▶ _Input records_
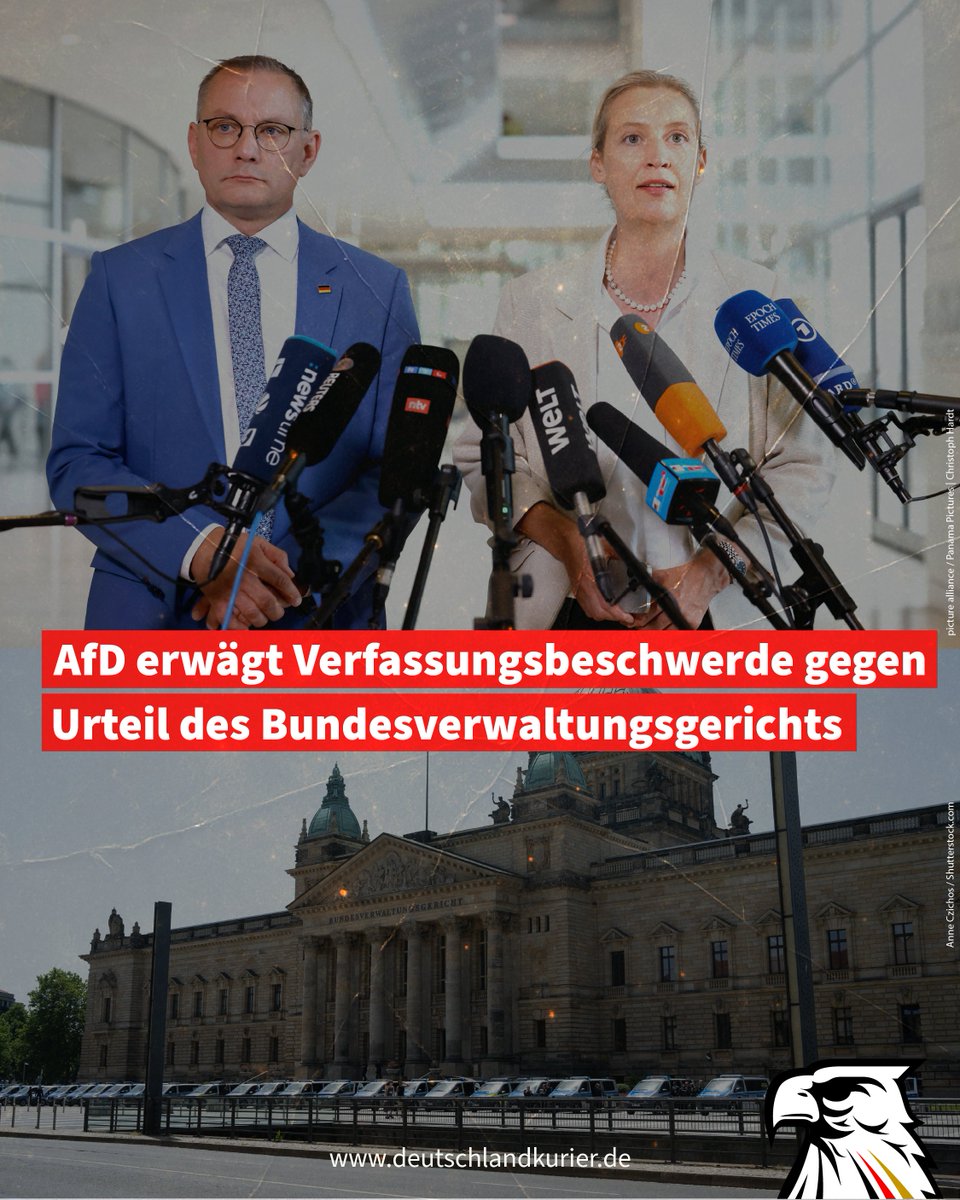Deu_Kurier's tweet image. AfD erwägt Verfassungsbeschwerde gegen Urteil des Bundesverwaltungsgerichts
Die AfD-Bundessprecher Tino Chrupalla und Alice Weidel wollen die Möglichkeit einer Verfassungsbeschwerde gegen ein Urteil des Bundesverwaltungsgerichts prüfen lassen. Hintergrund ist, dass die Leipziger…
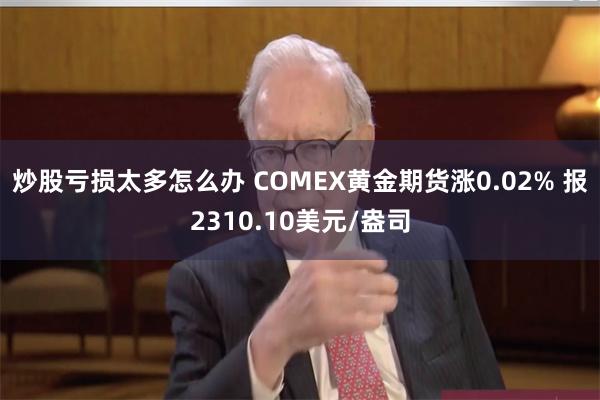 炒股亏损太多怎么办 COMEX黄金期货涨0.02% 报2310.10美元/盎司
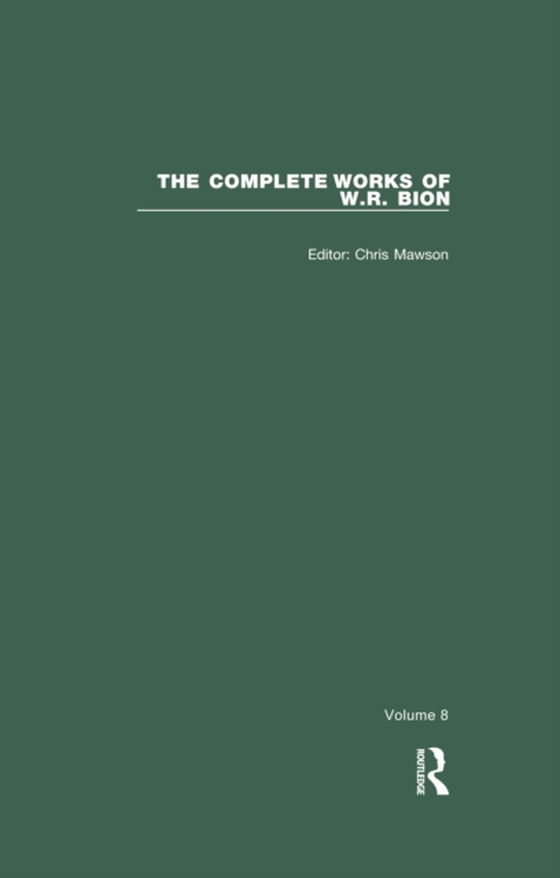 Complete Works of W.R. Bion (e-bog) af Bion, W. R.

...

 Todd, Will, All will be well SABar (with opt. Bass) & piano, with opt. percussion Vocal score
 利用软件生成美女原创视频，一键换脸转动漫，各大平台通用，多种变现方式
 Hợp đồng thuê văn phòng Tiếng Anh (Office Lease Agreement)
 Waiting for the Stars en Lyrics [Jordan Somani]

* * *

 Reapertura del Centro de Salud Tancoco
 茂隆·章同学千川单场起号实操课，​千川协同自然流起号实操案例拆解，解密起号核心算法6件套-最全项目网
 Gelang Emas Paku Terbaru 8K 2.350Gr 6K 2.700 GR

▶ _Exercise goal_
The response should be the listing above, limited to the lines between the one holding "利用软件生成美女原创视频，一键换脸转动漫，各大平台通用，多种变现方式" and the one holding "Waiting for the", inclusive, reproduced exactly.

▶ _Solved exercise_
 利用软件生成美女原创视频，一键换脸转动漫，各大平台通用，多种变现方式
 Hợp đồng thuê văn phòng Tiếng Anh (Office Lease Agreement)
 Waiting for the Stars en Lyrics [Jordan Somani]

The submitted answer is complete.